* **PROVIDED DATA**
- - -
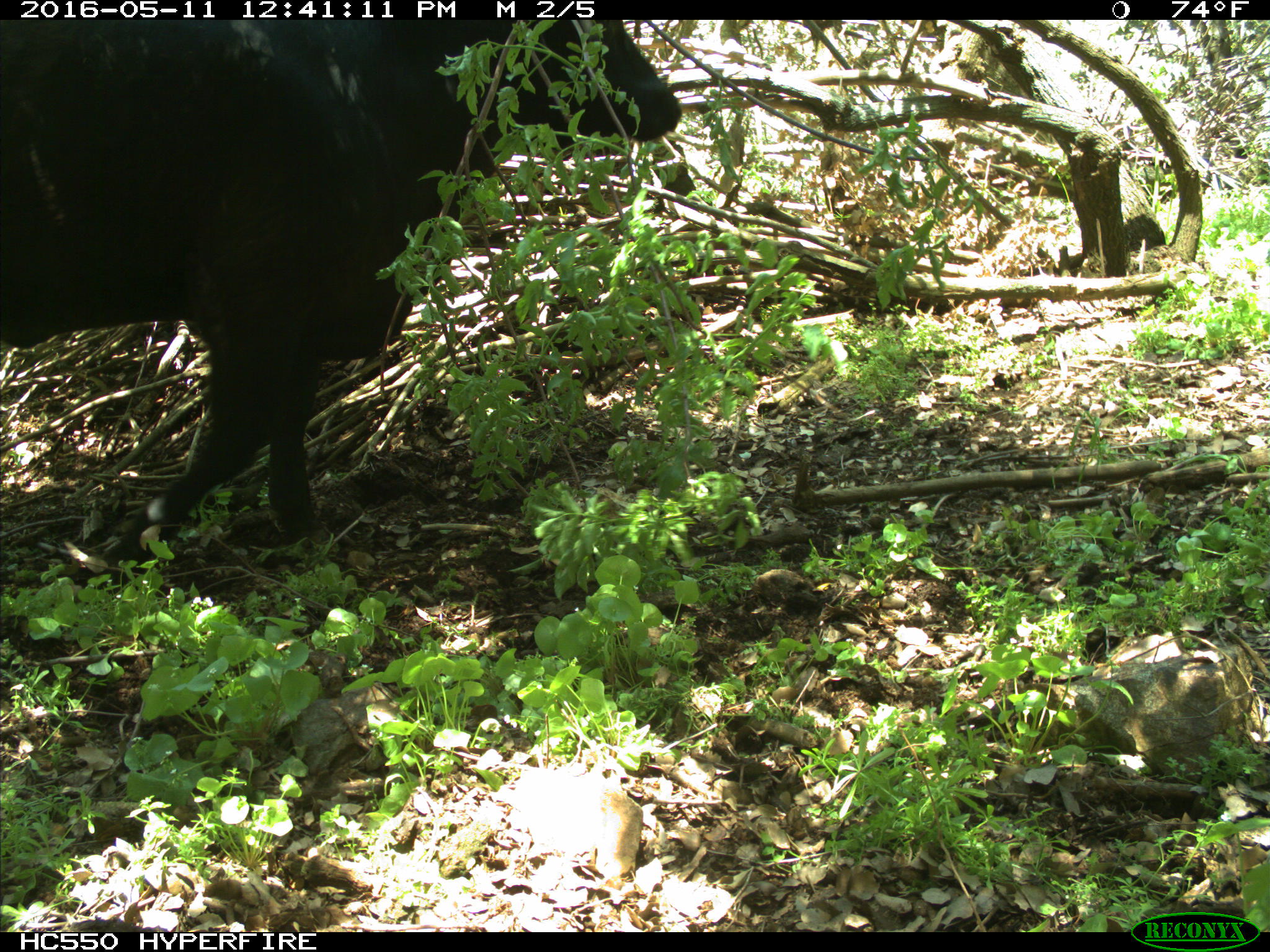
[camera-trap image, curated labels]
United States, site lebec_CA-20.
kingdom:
- - -
Once the pictures are set aside, give the rest of the listing again exactly.

[camera-trap image, curated labels]
United States, site lebec_CA-20.
kingdom:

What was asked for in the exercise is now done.